Tasks and exercises |
(1) In the bug-tracking discussion below, what priority will a problem of Average severity in a rarely used, obscure module probably receive?
(2) Please pick up the bug-tracking discussion below after its final sentence and carry it on in the same voice.

Passage for review |
You are right that most bugs with Severity 'Blocker' are likely to have
Priority 'Immediate'. But for all the rest it is up to the project team
to decide how to prioritize bugs with one another.
For instance a problem that is Average but is an obscure module that is
rarely used , priority will probably be low.
One of the reaon why you don;t clearly see the difference between the 2
is also becasue we have very few bugs on the SAvannah project. But on
large projects these 2 attributes are absolutely fundamental. Ask the
Mozilla people for instance :-)
resolution / status :
if I'm not mistaking, the resolution is a form of « status ». If it
is "wont fixed", or "fixed", or "invalid", it is closed, no ?
That's right
I understand that close/open permit easy browsing of open bugs, bug
some status setting should be automatically set the resolution to close
(the one I've listed above)
The problem is that these attributes are entirely configurable and it is
impossible to know what is the semantic associated with the new label
defined by each project. All the bug tracking system that tries to
implement a transition state diagrams are a nightmare to manage.

Available data |
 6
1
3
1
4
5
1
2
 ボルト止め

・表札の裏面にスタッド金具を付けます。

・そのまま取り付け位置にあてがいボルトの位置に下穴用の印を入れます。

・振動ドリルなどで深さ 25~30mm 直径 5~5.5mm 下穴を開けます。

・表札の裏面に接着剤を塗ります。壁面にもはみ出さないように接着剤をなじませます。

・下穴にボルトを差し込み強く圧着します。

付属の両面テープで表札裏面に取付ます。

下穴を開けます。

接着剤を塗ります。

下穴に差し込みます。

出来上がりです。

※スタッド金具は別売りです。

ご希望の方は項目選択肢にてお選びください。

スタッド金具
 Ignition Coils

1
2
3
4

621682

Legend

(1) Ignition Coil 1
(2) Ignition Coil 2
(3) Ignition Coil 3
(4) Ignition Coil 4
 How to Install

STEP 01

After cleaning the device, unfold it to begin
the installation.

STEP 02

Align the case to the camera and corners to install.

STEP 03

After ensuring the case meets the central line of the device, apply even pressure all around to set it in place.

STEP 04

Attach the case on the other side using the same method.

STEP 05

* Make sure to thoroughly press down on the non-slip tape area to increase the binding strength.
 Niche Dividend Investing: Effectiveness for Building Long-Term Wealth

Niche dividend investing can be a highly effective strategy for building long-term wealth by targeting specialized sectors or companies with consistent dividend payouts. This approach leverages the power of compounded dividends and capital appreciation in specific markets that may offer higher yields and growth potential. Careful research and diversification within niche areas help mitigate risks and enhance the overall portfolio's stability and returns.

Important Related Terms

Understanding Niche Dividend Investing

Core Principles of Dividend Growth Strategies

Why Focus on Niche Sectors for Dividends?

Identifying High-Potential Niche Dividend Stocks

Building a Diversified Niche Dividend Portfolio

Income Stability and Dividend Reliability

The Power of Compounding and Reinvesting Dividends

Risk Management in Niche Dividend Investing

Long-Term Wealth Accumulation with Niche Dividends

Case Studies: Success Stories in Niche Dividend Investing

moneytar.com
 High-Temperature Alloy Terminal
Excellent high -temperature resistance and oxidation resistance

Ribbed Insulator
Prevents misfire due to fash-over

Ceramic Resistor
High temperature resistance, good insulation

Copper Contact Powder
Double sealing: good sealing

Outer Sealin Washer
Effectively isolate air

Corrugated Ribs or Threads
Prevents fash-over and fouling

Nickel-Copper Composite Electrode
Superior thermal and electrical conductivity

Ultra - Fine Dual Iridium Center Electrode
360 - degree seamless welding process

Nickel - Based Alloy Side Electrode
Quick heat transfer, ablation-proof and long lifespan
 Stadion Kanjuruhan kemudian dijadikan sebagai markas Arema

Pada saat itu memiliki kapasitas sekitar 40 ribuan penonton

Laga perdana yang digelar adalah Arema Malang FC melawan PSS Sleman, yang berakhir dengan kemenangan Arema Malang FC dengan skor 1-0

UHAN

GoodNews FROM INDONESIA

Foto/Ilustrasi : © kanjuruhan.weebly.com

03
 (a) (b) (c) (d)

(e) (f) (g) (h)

Answers below |
(1) Low priority.

(2)
It's a little bit confusing to me but it mays have many reasons
explaining this.
I've looked as the Debian bug system and bugzilla. In Debian bug system,
it seems that there not two severity / priority solution, but in
bugzilla there is the same thing.
Debian seems to be a large project so I'd be curious to know how they
manage the priority in which bug will be fixed when they have several
tens in the queue...
This being said since we have little bugs on Savannah it is perfectly
possible to de-activate the Priority field if a majority of the team
members agree to do so. I still think it is a good practice to
decorrelate the impact information from the timing information.